Because of the money raised from this annual event for the Torry Yahn Research Fund, many research grants have been given to leading researchers in the aplastic anemia field:

  • In 2013, Dr. Akiko Shimamura of Fred Hutchinson Cancer Research Center received a grant for:  Genetic predictors of response to immunosuppressive therapy for aplastic anemia
  • In 2011, Dr. Kim-Hien Dao of the Oregon Health & Science University received a grant for: Beta-Catenin is a Molecular Target of the Fanconi-Anemia Core Complex.  
  • In 2010, Dr. Ramon Tiu of the Cleveland Clinic received a grant for: LFA-3/CD2 Pathway: Potential Target for Immunosuppressive Therapy in Aplastic Anemia.
  • In 2008, Dr. Lisa Mintner of the University of Massachusetts-Amherst, who also lost a daughter to aplastic anemia, received a grant for: Evaluating PKC-0 as a Therapeutic Target in a Mouse Model of Severe Aplastic Anemia.

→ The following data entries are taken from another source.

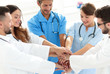 © ASDF - Doctors and nurses stacking hands. concept of mutual aid.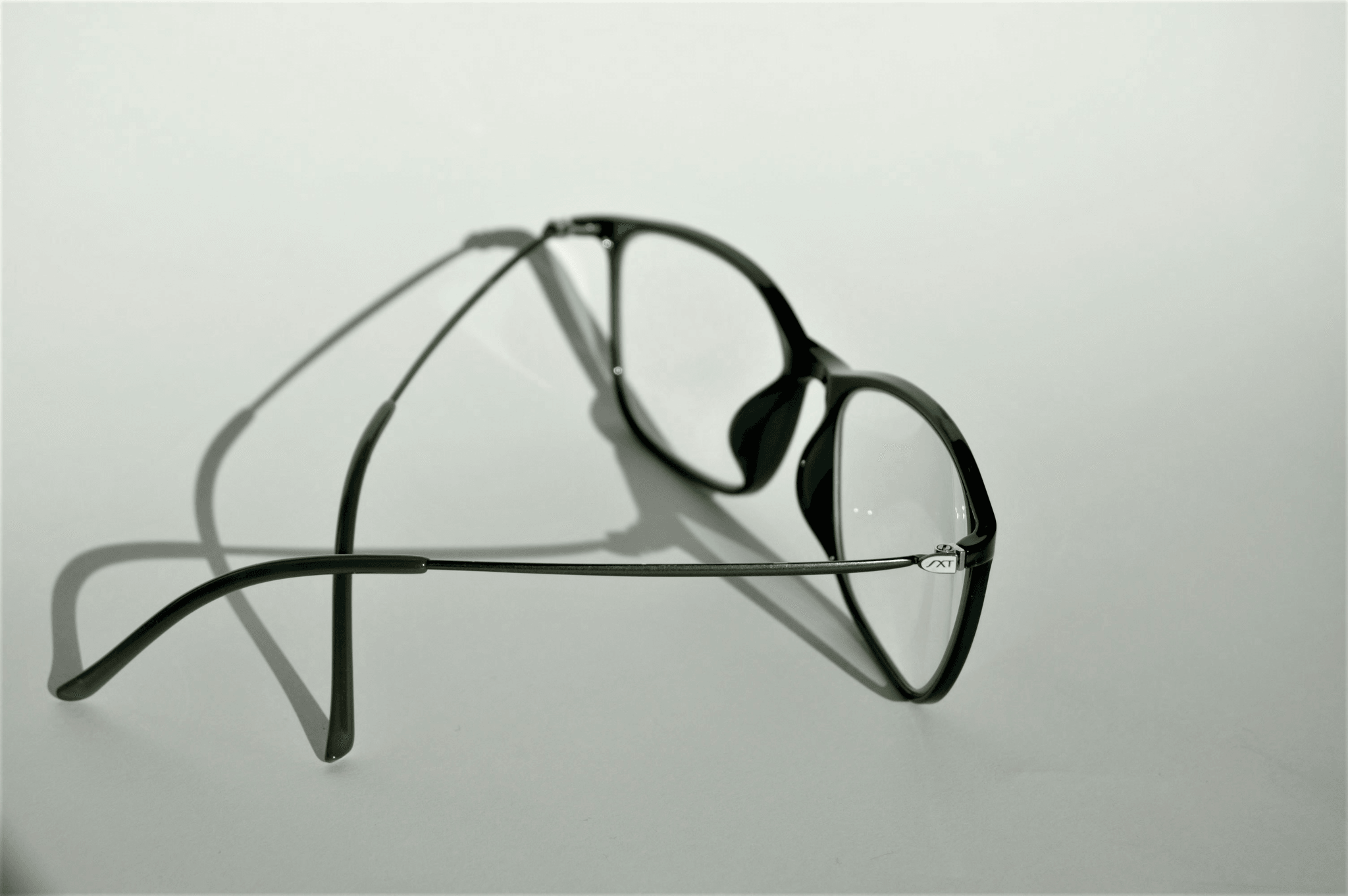 Stylish plastic frames with adjustable nose pads showcased.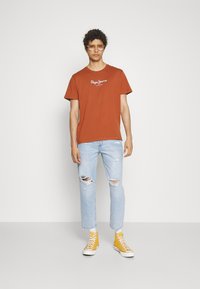 T-maica v rjavi barvi z belim logotipom, svetlo modri raztrgani jeans in rumeni superge, oblečeni s prozornimi očali.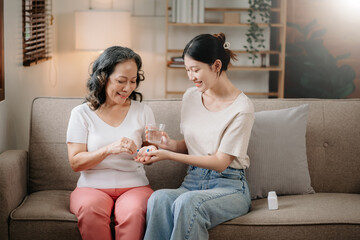 Asian woman taking care and giving a glass of water and taken daily medicine or vitamin...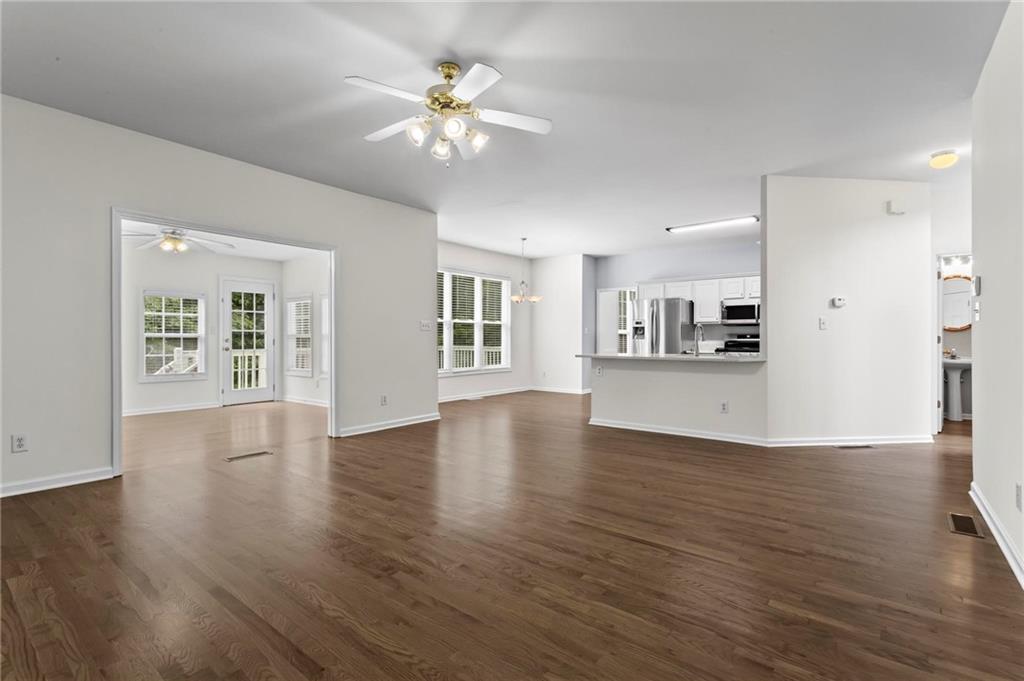 4282 Goldfield Trace, Unit MAIN & 2 Suwanee, GA 30024 - Photo 8 of 28 a view of an empty room with wooden floor and a kitchen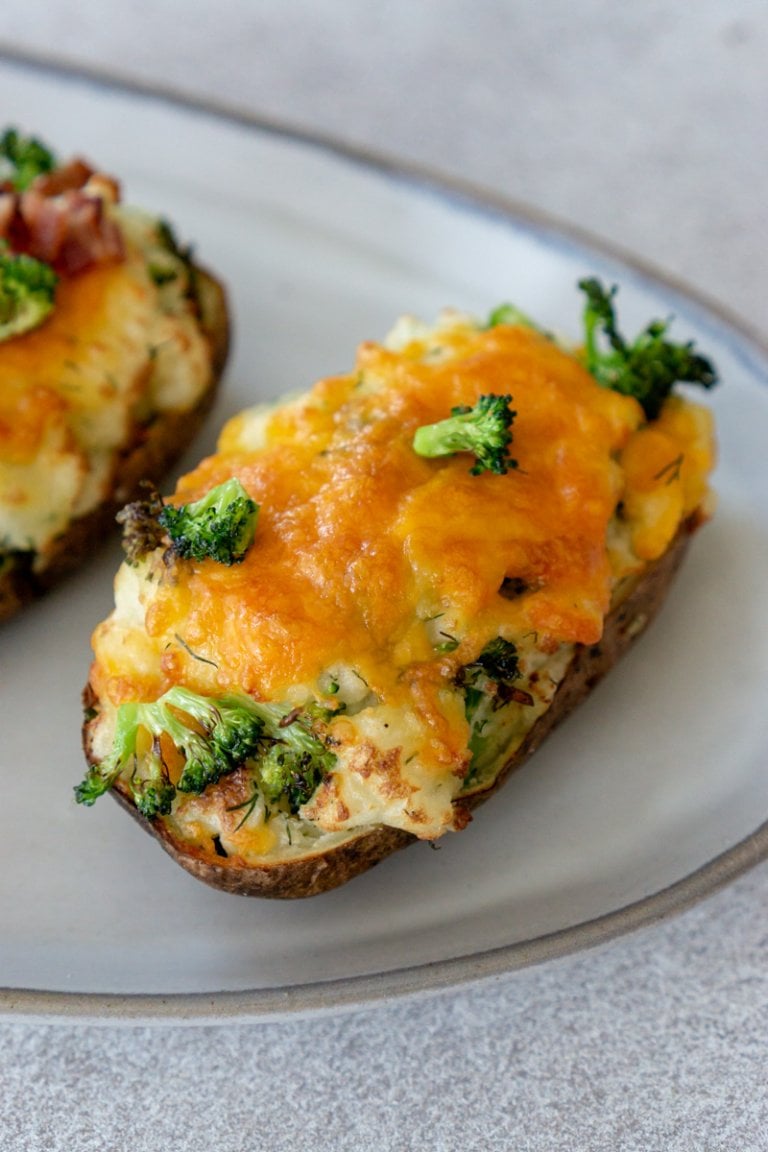 air fryer twice baked potato with cheese and broccoli on a white plate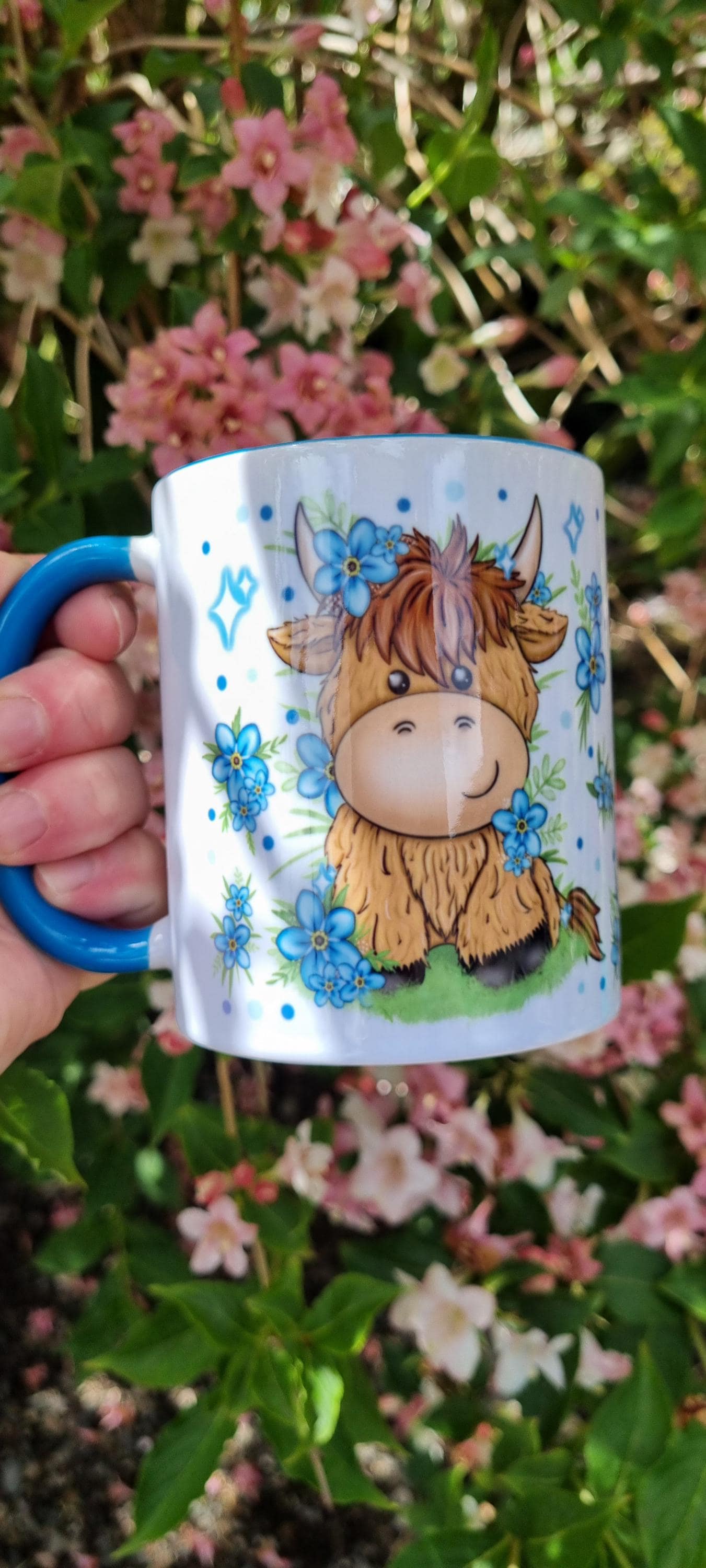 White mug with blue handle featuring cute cartoon highland cow surrounded by flowers highland cow gift for animal lovers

Torry's last request was to find out why this disease happens.  Her parents have dedicated the rest of their lives to find out why by raising money for Torry’s research fund with hopes that one day, a cure will be found.

AA&MDSIF is greatly appreciative of the Yahn family’s 15 years of dedication and hard work to raise over $415,000 to fund aplastic anemia research, and we commend them on this tremendous accomplishment.